## Work order
Below are records; extract exactly the lines from the one containing "игра Dimension Drive" through the last, both included, and keep the pictures out.

-------

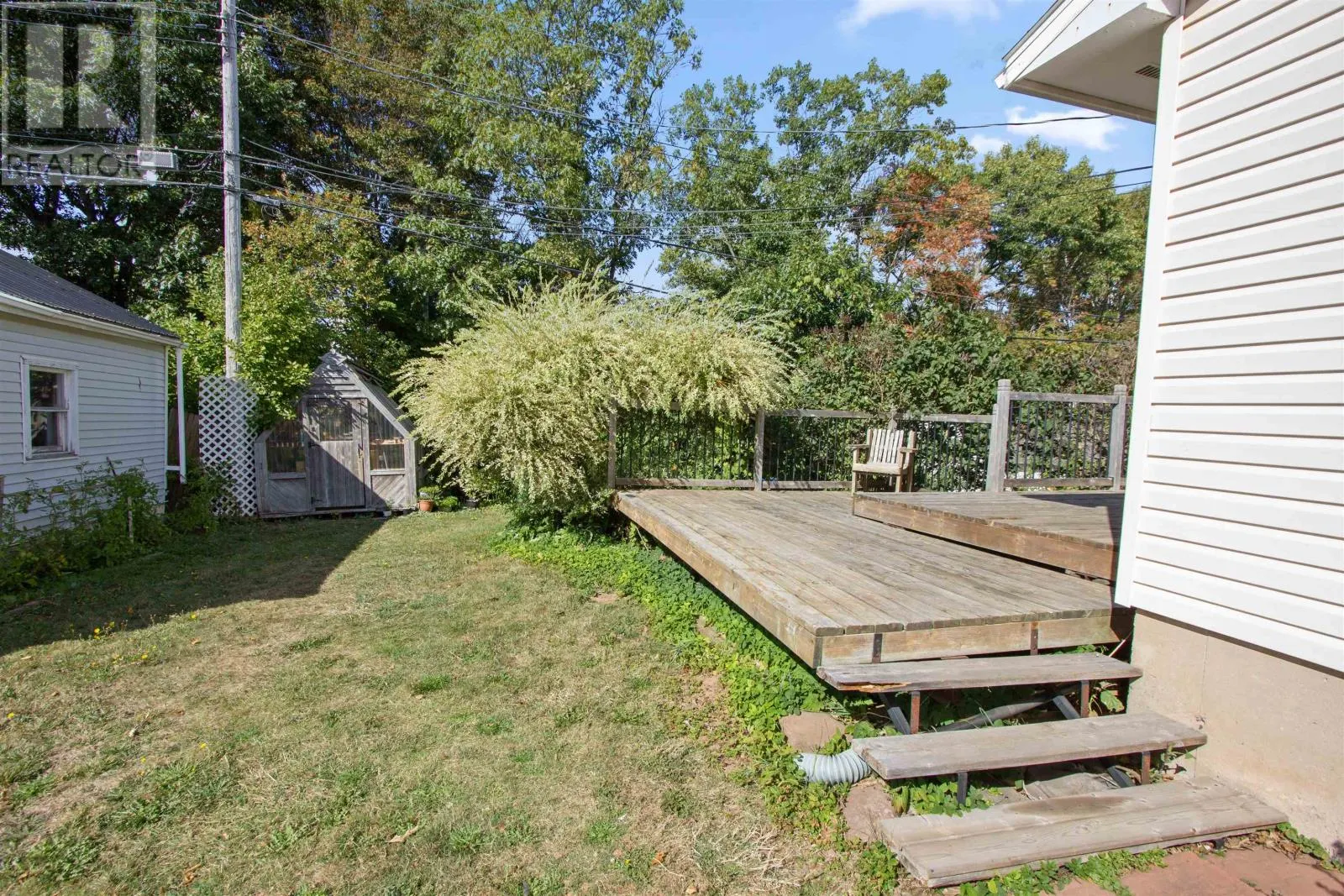 129 Westridge Crescent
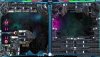игра Dimension Drive (Switch) для Nintendo Switch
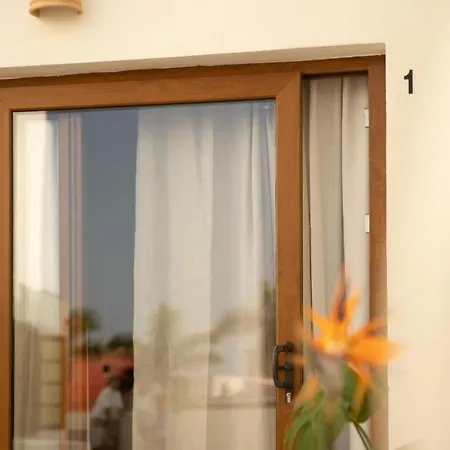 San Felipe Suites-3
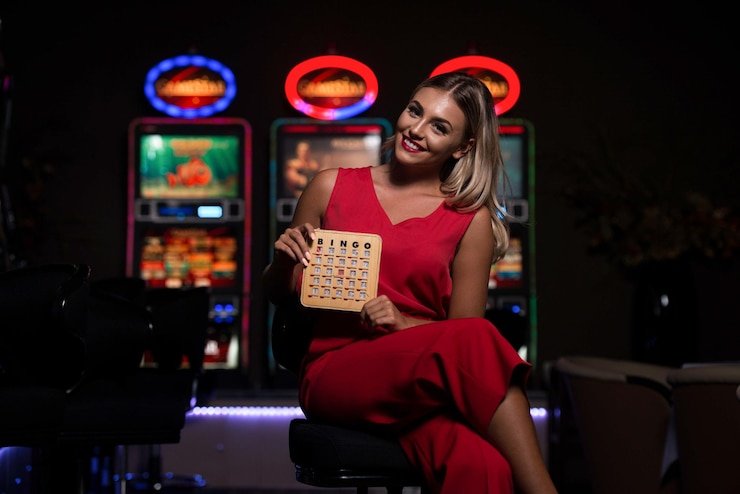 Chat interaktif dengan dealer Kode Alam di tvtoto 003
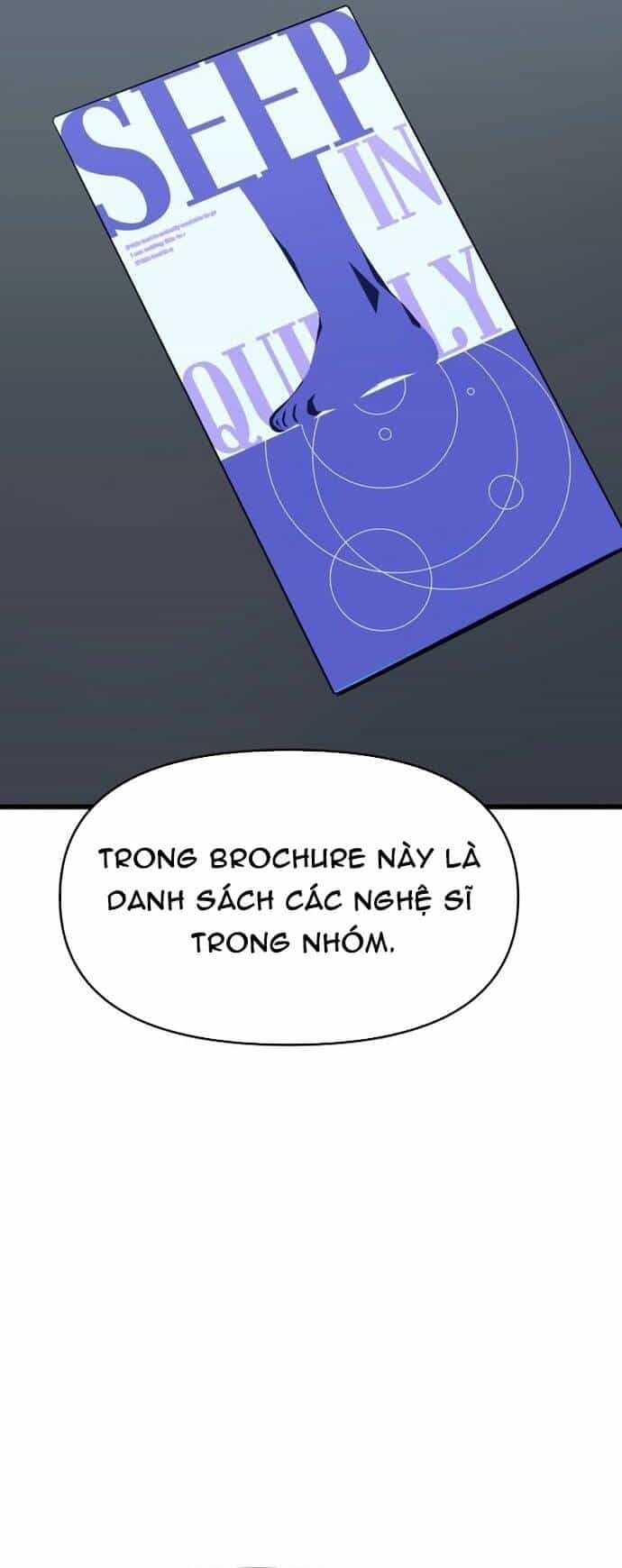 Định Mệnh Đôi Ta Giao Thoa Nơi Bến Tàu - Chương 29 - ảnh 67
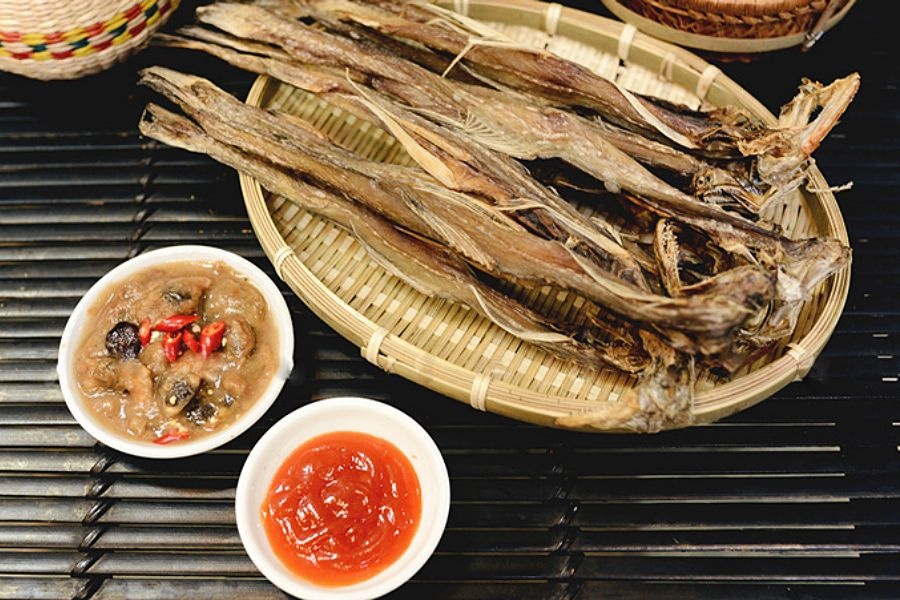 kho ca khoai ca mau anh 3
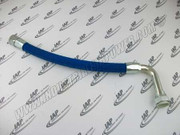 1613-3671-00 Tube, Flex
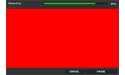 BenQ SW2700PT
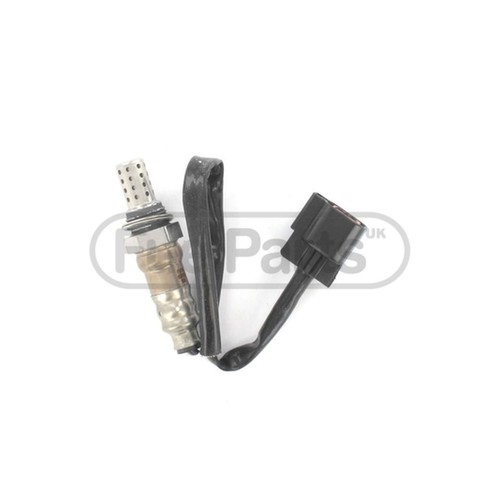 Lambda sensor for - for, savvy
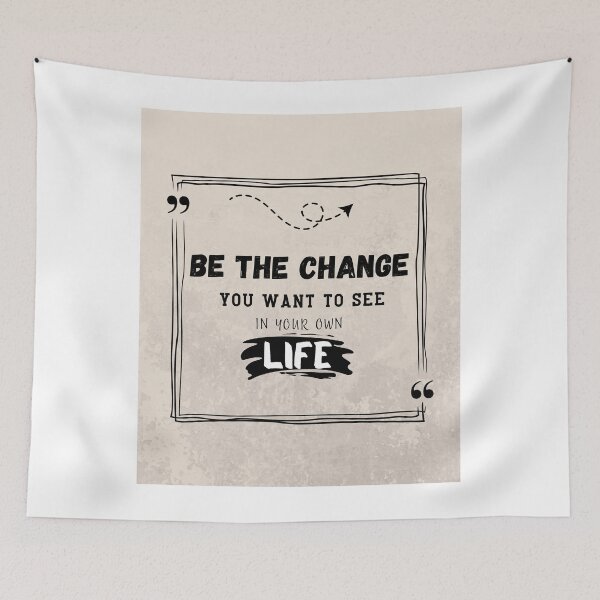 Item preview, Phrase with words of encouragement for personal motivation designed and sold by Viva-Vibes504.
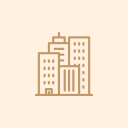 Commercial & Residential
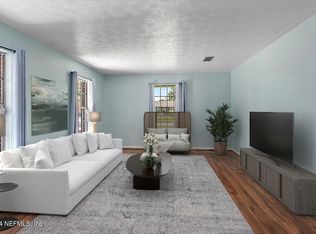 851 Palermo Rd, Jacksonville, FL 32216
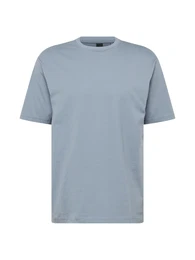 T-Shirt 'ONSFred' taubenblau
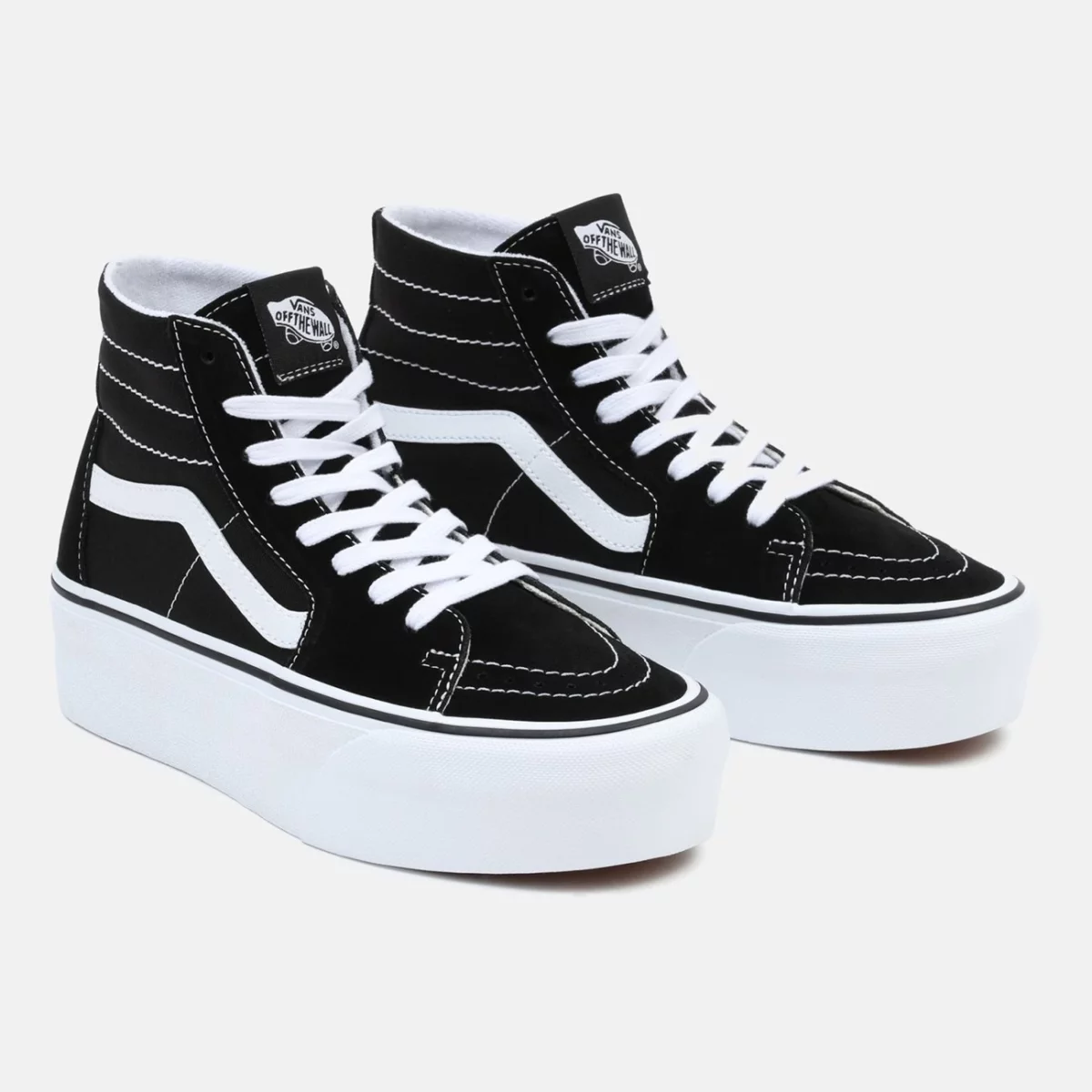 vn0a5jmkbmx-hero-huge-665838cabc999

-------

## The completed task
игра Dimension Drive (Switch) для Nintendo Switch
 San Felipe Suites-3
 Chat interaktif dengan dealer Kode Alam di tvtoto 003
 Định Mệnh Đôi Ta Giao Thoa Nơi Bến Tàu - Chương 29 - ảnh 67
 kho ca khoai ca mau anh 3
 1613-3671-00 Tube, Flex
 BenQ SW2700PT
 Lambda sensor for - for, savvy
 Item preview, Phrase with words of encouragement for personal motivation designed and sold by Viva-Vibes504.
 Commercial & Residential
 851 Palermo Rd, Jacksonville, FL 32216
 T-Shirt 'ONSFred' taubenblau
 vn0a5jmkbmx-hero-huge-665838cabc999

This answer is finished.